All’avvio ITA opererà con una flotta di 52 aerei che crescerà nel 2022 fino a 78 aeromobili con l’inizio dell’inserimento di apparecchi di nuova generazione. A fine 2025 la flotta salirà a 105 aerei, 81 dei quali di nuova generazione (il 77% della flotta) per ridurre significativamente l’impatto ambientale e ottimizzare efficienza e qualità dell’offerta

Collegamenti verso 45 destinazioni

L'avvio delle operazioni di ITA sarà concentrato per la maggior parte su rotte scelte in base alla loro profittabilità. Lo prevede il piano approvato oggi. ITA focalizzerà la propria attività sull'hub di Fiumicino e sull'aeroporto di Milano Linate, dove si posizionerà come la compagnia aerea di riferimento per il traffico business e leisure. All'avvio delle attività, la compagnia servirà 45 destinazioni con 61 rotte che saliranno a 74 destinazioni e 89 rotte nel 2025, a conclusione del processo di ribilanciamento dei voli verso il settore del lungo raggio che ha l'obiettivo di colmare il gap di connettività del Paese. Sulla rete di lungo raggio, nella stagione IATA Winter 2021 ITA opererà collegamenti su New York (da Roma e Milano), Tokyo Haneda, Boston e Miami (tutte e tre da Roma), ma già con la stagione IATA Summer 2022 la compagnia prevede di avviare nuovi voli su San Paolo, Buenos Aires, Washington e Los Angeles. Sulla rete di breve e medio raggio ITA prevede di operare alla partenza collegamenti da Fiumicino e da Linate con le principali destinazioni europee (tra cui Parigi, Londra, Amsterdam, Bruxelles, Francoforte, Ginevra, con previsione di incrementare ulteriormente il numero di destinazioni e frequenze già con la stagione IATA Summer 2022). Si aggiungono poi numerose altre rotte internazionali servite da Roma (tra le quali, per esempio, quelle per Madrid, Atene Tel Aviv, Cairo, Tunisi e Algeri).

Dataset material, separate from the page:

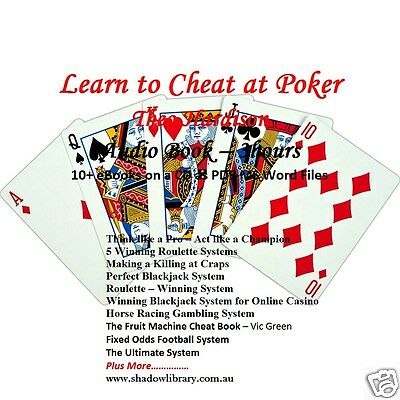 CD - Learn to Cheat at Poker - 3hr Audio Book + 10 eBooks on Gambling Systems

Dopo una notte di lavoro per gli uffici tecnici che si occupano della nuova Alitalia, protagonisti i funzionari di Mef, Mise e Ministero delle Infrastrutture con i colleghi della Commissione europea, è stata messa a punto la lettera formale, su cui mancano solo le firme.

Come previsto, la nuova Ita partirà a metà ottobre. Il pacchetto di interventi prevede una discontinuità totale e interviene su riduzione dei costi, slot e aerei in flotta. Nessuna sorpresa, la discontinuità di Ita sarà totale come richiesto dalla commissaria Vestager.

«Non so se sarà questa la settimana chiave, ma siamo vicini a un punto decisivo», aveva dichiarato lunedì Fabio Lazzerini, amministratore delegato di Ita, rispondendo a una domanda sui tempi di partenza della nuova compagnia, nel corso di un evento organizzato da Enav per celebrare i 40 anni di attività.

«Con la commissione Ue - aveva spiegato Lazzerini - c’è stata una interlocuzione costruttiva, ma molto difficile. Abbiamo elaborato 15 scenari di piano industriale in cui abbiamo tenuto conto di tutti i parametri richiesti dalla Ue che chiede una forte discontinuità rispetto al passato».

L’accordo era stato preannunciato anche dal ministro delle Infrastrutture e della mobilità sostenibili, Enrico Giovannini: «Sono in corso di definizione gli ultimi dettagli. A giorni arriverà l'annuncio finale».